● TASK REQUIREMENTS: Could you edit the data from the line containing "Judging from this" through the end, replacing "sequence" with "order" and leaving everything else unchanged?

** begin MATERIAL FOR THIS TASK **

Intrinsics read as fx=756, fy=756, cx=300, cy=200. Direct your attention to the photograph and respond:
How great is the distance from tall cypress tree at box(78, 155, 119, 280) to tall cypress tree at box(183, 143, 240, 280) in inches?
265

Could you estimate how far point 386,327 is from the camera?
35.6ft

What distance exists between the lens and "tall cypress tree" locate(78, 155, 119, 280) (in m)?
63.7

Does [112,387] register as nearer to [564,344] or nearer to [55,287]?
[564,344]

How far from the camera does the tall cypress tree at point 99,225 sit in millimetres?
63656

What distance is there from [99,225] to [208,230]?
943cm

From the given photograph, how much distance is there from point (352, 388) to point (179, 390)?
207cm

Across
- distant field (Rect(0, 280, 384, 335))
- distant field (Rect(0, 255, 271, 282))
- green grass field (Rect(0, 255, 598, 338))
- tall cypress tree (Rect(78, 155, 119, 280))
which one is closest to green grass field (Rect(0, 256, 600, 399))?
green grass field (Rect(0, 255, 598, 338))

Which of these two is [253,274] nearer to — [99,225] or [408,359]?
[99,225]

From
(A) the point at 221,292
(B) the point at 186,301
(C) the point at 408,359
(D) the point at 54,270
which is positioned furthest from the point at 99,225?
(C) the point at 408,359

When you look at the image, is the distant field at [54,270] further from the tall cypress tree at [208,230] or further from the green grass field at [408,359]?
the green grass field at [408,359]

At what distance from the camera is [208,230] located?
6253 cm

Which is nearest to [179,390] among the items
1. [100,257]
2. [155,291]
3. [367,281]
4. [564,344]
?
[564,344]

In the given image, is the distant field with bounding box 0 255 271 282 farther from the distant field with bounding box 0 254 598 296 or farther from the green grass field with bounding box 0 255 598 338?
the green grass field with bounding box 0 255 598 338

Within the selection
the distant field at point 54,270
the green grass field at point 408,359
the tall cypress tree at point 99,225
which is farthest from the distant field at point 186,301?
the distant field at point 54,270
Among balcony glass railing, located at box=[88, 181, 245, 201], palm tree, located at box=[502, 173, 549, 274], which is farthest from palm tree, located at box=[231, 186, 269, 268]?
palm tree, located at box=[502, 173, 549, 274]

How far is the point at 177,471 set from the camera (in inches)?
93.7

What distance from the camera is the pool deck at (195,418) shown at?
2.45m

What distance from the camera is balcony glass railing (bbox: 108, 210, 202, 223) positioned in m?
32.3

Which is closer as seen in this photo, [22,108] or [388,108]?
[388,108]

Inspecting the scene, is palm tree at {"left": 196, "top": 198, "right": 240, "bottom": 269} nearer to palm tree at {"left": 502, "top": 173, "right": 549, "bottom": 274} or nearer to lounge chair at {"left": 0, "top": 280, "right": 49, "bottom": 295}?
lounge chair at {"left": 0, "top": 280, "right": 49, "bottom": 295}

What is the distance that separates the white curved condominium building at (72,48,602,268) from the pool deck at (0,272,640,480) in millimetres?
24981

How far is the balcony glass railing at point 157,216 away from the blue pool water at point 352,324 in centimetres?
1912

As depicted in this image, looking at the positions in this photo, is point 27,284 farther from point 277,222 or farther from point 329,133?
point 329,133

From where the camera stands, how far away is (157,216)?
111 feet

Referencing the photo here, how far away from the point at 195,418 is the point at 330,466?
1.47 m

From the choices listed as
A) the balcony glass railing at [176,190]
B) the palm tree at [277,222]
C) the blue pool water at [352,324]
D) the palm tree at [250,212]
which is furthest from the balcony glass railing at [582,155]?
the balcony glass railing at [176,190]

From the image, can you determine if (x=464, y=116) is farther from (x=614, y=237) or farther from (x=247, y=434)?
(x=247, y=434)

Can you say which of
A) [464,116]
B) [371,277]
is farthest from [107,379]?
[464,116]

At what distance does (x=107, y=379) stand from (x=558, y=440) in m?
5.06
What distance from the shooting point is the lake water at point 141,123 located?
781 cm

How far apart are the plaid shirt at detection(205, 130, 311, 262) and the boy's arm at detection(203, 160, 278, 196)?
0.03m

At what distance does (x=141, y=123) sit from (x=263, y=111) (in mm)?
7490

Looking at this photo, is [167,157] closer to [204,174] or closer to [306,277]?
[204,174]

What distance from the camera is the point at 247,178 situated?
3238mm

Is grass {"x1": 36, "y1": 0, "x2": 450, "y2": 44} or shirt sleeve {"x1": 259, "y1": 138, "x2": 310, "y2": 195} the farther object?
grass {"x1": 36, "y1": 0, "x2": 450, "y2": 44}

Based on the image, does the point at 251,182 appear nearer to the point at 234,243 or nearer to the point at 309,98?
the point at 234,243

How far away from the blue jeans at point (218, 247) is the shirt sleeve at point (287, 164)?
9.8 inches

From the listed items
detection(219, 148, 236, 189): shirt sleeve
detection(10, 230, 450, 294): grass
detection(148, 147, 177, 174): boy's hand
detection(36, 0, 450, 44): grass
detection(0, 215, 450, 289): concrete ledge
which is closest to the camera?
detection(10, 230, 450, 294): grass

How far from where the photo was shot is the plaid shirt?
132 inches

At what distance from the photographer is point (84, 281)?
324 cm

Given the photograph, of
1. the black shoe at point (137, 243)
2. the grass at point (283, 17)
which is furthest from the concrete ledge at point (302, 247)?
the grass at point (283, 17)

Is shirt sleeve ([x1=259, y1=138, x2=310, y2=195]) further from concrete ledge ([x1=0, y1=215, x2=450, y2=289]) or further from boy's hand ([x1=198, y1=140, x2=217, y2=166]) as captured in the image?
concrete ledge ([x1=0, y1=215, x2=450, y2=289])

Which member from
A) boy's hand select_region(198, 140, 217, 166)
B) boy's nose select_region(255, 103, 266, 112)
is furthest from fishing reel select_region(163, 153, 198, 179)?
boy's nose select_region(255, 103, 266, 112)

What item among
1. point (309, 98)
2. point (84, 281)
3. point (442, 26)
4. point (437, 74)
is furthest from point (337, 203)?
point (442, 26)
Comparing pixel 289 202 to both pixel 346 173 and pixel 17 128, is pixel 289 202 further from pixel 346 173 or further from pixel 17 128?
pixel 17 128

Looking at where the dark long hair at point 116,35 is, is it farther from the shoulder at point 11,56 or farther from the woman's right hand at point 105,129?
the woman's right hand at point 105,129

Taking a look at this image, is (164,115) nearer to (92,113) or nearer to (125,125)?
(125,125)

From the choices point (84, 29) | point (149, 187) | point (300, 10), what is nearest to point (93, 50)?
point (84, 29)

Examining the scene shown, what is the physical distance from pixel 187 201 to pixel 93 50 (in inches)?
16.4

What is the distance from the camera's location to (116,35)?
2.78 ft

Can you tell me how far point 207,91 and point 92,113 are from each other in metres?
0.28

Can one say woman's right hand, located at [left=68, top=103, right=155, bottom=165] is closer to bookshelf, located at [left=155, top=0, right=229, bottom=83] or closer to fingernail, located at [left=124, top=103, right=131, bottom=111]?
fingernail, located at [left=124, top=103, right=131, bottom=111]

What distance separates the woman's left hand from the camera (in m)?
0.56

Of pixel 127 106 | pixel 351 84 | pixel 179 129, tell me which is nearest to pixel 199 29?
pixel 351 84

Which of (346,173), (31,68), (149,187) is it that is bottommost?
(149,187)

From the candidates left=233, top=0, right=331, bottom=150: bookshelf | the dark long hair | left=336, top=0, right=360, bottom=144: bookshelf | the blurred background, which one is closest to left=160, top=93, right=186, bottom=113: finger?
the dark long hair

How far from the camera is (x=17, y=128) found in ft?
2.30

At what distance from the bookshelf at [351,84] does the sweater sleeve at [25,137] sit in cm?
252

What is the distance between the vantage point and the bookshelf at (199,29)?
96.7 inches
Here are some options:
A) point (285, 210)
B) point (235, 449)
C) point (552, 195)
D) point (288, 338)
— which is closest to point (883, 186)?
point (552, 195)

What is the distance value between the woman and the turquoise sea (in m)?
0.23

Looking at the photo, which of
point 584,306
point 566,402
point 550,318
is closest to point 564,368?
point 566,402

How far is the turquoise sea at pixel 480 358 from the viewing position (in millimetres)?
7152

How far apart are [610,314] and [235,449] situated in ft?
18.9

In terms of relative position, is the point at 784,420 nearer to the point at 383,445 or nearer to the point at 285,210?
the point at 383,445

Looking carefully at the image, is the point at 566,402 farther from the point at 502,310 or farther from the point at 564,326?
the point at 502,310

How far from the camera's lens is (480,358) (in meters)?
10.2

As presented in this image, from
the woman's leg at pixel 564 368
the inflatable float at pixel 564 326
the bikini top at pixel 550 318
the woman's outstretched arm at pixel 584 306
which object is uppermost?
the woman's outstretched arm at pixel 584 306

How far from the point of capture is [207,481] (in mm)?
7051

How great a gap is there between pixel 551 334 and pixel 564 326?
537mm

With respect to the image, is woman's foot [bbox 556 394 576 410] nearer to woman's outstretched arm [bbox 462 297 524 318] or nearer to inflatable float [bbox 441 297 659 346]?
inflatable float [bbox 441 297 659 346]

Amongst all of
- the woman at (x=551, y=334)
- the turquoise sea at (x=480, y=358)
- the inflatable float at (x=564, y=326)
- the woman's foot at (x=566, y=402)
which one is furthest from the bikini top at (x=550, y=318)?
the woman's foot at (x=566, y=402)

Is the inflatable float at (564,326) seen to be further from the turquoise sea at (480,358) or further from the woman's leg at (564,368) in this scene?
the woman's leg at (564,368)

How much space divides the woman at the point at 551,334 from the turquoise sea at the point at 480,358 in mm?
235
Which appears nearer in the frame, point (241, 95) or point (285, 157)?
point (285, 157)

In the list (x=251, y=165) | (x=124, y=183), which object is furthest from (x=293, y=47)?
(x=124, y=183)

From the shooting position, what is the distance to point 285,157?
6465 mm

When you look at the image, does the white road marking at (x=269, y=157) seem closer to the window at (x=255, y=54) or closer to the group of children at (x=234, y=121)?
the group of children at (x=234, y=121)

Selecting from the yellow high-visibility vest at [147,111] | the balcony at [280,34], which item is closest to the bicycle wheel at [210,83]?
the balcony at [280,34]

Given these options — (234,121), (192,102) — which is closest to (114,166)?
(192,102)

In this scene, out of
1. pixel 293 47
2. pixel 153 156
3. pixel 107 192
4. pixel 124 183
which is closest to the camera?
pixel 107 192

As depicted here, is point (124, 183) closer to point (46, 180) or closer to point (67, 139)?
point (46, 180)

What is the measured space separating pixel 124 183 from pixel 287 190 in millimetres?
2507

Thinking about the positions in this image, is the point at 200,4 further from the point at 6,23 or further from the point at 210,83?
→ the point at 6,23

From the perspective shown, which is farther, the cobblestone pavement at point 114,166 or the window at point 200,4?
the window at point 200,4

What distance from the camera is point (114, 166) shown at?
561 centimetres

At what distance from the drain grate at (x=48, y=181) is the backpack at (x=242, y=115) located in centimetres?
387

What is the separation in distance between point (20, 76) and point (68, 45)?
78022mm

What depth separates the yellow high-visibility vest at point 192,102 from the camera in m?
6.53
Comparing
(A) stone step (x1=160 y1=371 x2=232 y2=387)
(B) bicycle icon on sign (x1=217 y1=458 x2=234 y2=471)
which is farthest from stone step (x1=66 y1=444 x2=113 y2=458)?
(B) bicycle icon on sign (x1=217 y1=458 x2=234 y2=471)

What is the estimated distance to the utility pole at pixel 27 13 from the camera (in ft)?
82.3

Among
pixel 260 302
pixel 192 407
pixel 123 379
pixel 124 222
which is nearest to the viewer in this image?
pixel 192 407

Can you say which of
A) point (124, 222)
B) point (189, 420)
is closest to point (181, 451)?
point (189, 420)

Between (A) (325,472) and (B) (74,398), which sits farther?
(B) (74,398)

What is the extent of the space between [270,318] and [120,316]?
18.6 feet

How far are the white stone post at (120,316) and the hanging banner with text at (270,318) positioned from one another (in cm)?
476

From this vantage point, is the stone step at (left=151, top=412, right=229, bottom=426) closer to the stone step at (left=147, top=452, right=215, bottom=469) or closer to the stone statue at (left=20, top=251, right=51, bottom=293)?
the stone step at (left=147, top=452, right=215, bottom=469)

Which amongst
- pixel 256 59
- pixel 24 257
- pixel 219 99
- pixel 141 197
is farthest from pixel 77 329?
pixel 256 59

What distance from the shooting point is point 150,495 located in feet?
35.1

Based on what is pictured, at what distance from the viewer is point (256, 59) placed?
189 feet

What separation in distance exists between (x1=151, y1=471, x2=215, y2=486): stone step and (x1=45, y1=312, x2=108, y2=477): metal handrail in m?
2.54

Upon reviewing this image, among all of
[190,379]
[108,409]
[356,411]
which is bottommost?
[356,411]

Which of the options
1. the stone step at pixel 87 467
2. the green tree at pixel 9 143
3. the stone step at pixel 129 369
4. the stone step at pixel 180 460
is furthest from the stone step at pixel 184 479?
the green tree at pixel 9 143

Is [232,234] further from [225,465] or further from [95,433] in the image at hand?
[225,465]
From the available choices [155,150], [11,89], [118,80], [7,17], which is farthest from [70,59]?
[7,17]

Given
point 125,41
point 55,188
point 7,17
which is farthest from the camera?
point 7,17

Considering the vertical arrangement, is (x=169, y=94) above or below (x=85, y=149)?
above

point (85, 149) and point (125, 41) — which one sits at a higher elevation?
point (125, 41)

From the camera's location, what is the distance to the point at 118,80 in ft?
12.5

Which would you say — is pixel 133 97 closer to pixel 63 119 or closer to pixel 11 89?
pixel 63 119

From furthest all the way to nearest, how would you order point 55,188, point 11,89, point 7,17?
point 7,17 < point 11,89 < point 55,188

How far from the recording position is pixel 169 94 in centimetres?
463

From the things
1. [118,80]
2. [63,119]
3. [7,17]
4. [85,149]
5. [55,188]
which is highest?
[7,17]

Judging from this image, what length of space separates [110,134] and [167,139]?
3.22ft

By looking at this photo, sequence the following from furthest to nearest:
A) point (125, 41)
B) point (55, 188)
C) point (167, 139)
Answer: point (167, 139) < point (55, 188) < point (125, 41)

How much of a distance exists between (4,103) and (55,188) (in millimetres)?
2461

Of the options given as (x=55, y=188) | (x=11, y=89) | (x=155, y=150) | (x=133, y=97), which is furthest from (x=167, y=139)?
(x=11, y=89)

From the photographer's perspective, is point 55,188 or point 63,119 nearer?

** end MATERIAL FOR THIS TASK **

● TASK ANSWER:
Judging from this image, what length of space separates [110,134] and [167,139]?
3.22ft

By looking at this photo, order the following from furthest to nearest:
A) point (125, 41)
B) point (55, 188)
C) point (167, 139)
Answer: point (167, 139) < point (55, 188) < point (125, 41)

How much of a distance exists between (4,103) and (55,188) (in millimetres)?
2461

Of the options given as (x=55, y=188) | (x=11, y=89) | (x=155, y=150) | (x=133, y=97), which is furthest from (x=167, y=139)?
(x=11, y=89)

From the photographer's perspective, is point 55,188 or point 63,119 nearer?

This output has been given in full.